● YOUR TASK: Only the run of lines from the one containing "Among options [574,205]" through the last line should be returned, exactly as written.
◇ ◇ ◇ ◇ ◇
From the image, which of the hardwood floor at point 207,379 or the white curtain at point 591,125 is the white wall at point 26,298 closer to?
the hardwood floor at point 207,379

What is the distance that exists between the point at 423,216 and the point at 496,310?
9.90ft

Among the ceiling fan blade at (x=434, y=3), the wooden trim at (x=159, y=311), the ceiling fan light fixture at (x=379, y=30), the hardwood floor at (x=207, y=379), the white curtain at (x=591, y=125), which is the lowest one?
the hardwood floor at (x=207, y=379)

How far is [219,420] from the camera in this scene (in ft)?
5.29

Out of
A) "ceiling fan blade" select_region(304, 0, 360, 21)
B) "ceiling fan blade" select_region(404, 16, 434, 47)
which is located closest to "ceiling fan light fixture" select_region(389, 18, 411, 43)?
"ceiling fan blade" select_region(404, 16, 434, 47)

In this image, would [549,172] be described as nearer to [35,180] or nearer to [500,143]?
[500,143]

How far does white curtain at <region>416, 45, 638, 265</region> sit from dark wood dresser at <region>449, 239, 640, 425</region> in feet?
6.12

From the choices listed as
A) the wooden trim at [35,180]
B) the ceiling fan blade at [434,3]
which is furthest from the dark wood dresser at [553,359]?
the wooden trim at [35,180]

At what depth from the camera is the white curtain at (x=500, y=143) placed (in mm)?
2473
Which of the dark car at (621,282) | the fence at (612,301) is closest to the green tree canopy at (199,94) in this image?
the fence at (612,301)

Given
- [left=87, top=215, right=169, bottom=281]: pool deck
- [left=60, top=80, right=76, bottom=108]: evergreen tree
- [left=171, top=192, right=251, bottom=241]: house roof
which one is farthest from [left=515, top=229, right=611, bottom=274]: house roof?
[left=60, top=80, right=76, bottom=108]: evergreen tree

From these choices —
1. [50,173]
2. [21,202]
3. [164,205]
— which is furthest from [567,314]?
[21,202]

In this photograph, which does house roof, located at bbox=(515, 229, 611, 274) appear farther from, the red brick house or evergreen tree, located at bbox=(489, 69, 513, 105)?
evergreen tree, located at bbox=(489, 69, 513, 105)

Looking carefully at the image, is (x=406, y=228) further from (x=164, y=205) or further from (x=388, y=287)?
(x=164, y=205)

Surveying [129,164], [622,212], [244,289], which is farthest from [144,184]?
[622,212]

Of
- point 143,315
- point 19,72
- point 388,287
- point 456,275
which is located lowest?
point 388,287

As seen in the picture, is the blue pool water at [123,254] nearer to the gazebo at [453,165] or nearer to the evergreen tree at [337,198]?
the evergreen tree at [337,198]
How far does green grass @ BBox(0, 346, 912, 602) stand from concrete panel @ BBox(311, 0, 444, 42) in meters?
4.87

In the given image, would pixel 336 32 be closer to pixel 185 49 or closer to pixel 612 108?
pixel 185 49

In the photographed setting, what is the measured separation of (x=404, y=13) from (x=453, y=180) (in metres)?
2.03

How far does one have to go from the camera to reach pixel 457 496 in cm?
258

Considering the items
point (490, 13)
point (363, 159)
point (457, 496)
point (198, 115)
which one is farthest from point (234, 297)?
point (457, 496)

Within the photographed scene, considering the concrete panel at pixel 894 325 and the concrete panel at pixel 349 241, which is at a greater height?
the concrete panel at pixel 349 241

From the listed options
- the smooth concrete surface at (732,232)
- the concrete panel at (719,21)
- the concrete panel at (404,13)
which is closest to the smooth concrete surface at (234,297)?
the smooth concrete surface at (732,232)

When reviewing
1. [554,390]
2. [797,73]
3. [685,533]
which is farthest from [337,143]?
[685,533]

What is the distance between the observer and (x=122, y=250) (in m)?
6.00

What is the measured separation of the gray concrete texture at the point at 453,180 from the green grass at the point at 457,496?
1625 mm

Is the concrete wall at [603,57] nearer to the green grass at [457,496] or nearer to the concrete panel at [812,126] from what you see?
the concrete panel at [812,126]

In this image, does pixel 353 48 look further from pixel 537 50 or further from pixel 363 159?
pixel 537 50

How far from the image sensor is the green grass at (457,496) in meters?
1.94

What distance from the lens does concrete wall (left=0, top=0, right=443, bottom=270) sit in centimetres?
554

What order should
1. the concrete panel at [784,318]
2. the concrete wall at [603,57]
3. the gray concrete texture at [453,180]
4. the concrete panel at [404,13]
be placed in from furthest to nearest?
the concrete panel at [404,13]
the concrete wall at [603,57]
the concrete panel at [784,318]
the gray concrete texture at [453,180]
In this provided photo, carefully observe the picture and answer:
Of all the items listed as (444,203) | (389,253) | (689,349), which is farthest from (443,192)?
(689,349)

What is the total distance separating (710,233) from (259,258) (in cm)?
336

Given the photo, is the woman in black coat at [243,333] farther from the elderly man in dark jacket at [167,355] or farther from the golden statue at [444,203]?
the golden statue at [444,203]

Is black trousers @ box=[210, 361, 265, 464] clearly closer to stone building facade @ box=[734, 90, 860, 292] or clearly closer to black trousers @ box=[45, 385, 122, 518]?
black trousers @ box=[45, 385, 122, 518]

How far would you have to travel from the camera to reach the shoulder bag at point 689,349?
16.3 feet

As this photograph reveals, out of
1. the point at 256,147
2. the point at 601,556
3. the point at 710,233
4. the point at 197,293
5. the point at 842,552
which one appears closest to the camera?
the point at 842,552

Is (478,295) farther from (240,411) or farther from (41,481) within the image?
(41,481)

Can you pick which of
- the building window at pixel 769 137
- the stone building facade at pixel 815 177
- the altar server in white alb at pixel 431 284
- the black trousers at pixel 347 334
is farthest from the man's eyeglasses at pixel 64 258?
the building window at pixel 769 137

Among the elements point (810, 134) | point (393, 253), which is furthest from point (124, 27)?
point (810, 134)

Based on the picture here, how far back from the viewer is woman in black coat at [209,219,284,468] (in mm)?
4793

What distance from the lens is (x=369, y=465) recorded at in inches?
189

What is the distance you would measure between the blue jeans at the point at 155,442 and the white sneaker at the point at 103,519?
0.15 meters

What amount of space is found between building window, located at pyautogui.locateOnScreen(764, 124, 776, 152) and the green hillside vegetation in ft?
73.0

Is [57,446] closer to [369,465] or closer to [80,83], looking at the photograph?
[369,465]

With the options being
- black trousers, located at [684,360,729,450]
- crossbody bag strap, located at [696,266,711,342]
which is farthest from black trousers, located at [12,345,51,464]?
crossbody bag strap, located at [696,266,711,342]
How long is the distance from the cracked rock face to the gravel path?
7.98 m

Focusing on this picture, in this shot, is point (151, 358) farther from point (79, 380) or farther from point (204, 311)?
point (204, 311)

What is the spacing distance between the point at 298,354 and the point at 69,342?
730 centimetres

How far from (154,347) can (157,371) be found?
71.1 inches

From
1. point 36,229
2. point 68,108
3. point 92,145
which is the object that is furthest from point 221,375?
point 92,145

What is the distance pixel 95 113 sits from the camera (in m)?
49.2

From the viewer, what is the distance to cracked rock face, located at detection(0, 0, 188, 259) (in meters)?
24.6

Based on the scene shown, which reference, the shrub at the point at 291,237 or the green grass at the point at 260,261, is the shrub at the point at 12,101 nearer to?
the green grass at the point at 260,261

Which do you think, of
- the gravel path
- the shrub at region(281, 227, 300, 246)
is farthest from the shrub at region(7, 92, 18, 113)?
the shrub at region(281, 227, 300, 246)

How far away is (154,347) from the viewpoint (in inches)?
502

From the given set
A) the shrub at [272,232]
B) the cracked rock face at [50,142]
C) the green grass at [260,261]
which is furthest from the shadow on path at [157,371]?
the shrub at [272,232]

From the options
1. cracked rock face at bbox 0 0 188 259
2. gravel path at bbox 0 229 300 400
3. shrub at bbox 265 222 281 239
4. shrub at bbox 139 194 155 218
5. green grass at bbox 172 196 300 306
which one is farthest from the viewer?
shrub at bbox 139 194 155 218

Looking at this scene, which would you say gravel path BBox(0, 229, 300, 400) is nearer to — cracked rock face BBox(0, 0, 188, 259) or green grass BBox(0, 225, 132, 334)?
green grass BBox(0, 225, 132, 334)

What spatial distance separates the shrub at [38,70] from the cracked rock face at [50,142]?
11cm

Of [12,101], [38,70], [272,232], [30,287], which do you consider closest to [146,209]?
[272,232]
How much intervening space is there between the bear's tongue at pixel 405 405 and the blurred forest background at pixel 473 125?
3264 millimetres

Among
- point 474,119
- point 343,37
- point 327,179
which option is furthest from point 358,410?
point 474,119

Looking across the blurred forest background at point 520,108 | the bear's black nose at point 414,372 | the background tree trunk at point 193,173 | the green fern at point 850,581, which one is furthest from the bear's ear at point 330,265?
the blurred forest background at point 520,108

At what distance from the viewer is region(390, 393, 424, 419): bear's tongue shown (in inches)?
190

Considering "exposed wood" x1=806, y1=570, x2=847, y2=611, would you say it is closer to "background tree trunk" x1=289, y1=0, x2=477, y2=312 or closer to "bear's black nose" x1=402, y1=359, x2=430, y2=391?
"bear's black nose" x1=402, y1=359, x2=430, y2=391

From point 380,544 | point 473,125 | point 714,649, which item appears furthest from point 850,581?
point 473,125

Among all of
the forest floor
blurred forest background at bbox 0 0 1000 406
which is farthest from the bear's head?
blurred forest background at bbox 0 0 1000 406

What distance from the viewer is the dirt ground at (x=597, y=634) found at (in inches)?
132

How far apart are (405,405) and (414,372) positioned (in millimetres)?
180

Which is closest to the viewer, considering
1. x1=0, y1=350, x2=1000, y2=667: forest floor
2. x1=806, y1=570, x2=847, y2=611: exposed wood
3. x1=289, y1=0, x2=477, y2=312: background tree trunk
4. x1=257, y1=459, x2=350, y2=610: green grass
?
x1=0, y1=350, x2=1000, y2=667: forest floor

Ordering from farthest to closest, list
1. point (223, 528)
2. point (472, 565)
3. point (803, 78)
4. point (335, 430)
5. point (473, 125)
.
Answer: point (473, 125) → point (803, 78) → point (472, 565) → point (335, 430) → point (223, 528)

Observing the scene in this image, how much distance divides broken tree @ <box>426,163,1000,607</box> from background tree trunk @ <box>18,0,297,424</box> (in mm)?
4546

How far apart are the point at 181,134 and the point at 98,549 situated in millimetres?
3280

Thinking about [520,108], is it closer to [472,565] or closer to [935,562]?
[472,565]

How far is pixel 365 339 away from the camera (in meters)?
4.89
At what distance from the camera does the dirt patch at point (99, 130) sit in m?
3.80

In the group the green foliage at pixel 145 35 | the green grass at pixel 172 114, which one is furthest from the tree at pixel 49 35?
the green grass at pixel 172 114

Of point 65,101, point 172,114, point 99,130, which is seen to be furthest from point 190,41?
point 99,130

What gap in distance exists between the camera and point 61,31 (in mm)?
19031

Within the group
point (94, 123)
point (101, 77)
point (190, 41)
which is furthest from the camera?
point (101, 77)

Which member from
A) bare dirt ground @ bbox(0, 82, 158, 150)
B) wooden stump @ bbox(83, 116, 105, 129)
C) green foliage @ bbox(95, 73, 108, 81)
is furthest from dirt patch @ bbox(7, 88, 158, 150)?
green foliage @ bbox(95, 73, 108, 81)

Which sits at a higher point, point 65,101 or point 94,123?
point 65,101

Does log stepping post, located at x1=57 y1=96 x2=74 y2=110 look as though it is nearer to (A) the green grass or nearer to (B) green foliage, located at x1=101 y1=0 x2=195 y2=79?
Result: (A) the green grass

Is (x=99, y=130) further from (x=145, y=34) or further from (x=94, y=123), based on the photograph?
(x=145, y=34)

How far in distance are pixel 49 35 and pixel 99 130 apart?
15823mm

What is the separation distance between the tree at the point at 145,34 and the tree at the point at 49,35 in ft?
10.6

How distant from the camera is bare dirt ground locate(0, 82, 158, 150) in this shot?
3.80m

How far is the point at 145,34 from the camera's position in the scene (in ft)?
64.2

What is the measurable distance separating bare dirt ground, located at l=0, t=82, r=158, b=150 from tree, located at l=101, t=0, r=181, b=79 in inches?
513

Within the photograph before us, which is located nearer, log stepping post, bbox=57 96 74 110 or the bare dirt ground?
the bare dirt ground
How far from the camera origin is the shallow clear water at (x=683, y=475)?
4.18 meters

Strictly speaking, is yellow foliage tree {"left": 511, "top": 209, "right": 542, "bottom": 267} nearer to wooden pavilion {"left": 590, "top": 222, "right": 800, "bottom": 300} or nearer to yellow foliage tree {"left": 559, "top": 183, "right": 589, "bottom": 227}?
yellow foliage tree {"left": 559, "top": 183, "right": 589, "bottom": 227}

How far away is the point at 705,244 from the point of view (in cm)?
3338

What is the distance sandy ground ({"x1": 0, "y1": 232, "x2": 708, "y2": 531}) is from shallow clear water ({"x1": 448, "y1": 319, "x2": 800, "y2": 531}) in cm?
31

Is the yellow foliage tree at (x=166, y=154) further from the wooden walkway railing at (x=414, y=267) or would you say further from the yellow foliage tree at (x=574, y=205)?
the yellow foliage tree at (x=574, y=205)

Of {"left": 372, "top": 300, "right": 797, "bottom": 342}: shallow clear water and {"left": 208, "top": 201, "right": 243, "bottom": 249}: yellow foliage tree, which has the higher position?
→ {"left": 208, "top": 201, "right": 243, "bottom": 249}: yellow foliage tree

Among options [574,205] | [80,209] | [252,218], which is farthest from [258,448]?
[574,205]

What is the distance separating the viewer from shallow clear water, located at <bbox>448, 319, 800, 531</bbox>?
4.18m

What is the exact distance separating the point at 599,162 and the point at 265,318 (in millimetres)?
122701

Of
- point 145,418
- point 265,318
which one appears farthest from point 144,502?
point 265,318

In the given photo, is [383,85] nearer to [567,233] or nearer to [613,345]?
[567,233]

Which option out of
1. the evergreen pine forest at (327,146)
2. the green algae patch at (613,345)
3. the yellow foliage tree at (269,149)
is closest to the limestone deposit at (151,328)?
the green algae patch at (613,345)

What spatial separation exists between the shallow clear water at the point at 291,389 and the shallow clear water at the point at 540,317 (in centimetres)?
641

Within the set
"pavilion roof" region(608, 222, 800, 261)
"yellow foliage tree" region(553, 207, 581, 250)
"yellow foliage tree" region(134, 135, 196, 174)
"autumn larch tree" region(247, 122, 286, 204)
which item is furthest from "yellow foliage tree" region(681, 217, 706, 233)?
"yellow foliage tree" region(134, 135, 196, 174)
◇ ◇ ◇ ◇ ◇
● SOLUTION TO THIS PROBLEM:
Among options [574,205] | [80,209] | [252,218], which is farthest from [258,448]?
[574,205]

What is the distance separating the viewer from shallow clear water, located at <bbox>448, 319, 800, 531</bbox>?
4.18m

What is the exact distance separating the point at 599,162 and the point at 265,318 (in millimetres)?
122701

Of
- point 145,418
- point 265,318
which one appears farthest from point 144,502?
point 265,318

In the given photo, is [383,85] nearer to [567,233] or nearer to [613,345]?
[567,233]

Which option out of
1. the evergreen pine forest at (327,146)
2. the green algae patch at (613,345)
3. the yellow foliage tree at (269,149)
is closest to the limestone deposit at (151,328)?
the green algae patch at (613,345)

What spatial separation exists between the shallow clear water at the point at 291,389 and the shallow clear water at the point at 540,317 (in centimetres)?
641

Within the set
"pavilion roof" region(608, 222, 800, 261)
"yellow foliage tree" region(553, 207, 581, 250)
"yellow foliage tree" region(134, 135, 196, 174)
"autumn larch tree" region(247, 122, 286, 204)
which item is furthest from "yellow foliage tree" region(681, 217, 706, 233)?
"yellow foliage tree" region(134, 135, 196, 174)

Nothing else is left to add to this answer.